Kamis, 29 Desember 2016

FILOSOFI BERHIJAB


Kata hijab selalu di identikan dengan busana yang selalu dikenakan oleh wanita muslimah. Dan seiring berjalannya waktu, di era tahun ini, pembahasan soal hijab sering menimbulkan kontroversi. Hal ini disebabkan karena munculnya model model hijab yang sedang booming. Supaya tidak ada kesalah pahaman mengenai hijab, kami akan mengurai sejarah hijab dan bagaimana filosofinya.

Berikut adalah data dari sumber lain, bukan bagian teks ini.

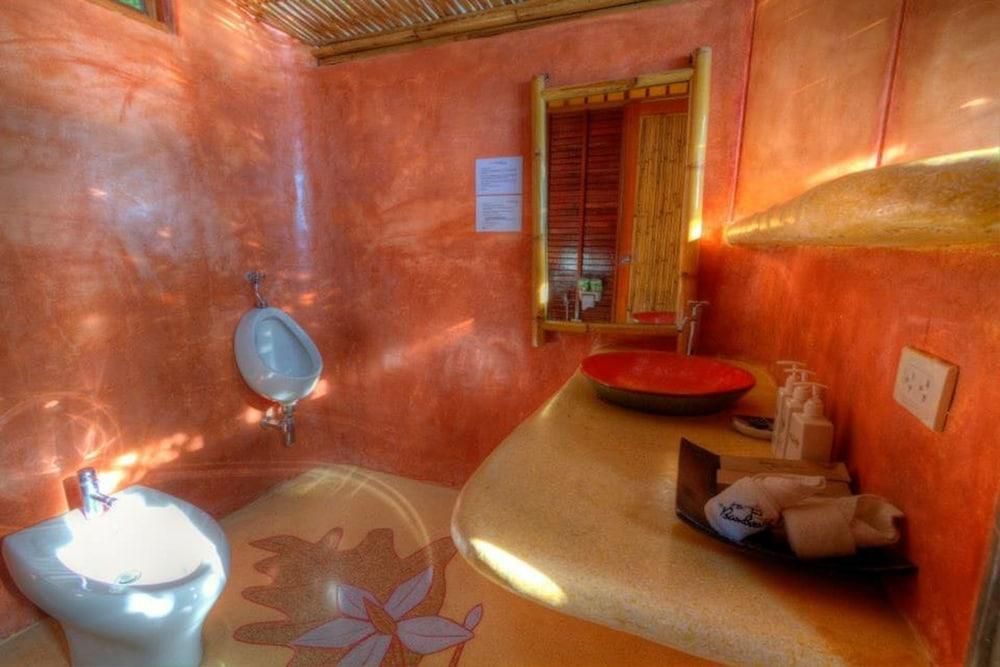 코 타오 뱀부 헛츠(Koh Tao Bamboo Huts) Hotel Image 70 - Bathroom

Pada masa pra islam, hijab telah dikenal di beberapa agama Majusi, Yahudi, dan Nasrani, serta pada kebudayaan masyarakat Romawi, Persia, dan India. Pada masyarakat Arab, hijab dikenal ketika datangnya islam. Bagi masyarakat Yahudi, aturan hijab sangat ketat bagi perempuan. Mereka wajib mengenakan hijab pada saat keluar rumah. Jika aturan itu dilanggar maka haram bagi suaminya dan berhak menceraikannya tanpa membayar mahar.
Menurut Will Durant dalam buku Wanita dan Hijab karya Sayyid Mutahhari. Pada masyarakat Persia, penerapan hijab baru ditetapkan pada masa pemerintahan Daryusy, namun penggunaannya terbatas pada wanita yang sedang haid. Dengan demikian, bagi perempuan yang sedang haid, mereka wajib mengenakan kerudung ketika mereka keluar rumah. Hal tersebut diperngaruhi oleh peraturan yang diterapkan pada masyarakat Majusi.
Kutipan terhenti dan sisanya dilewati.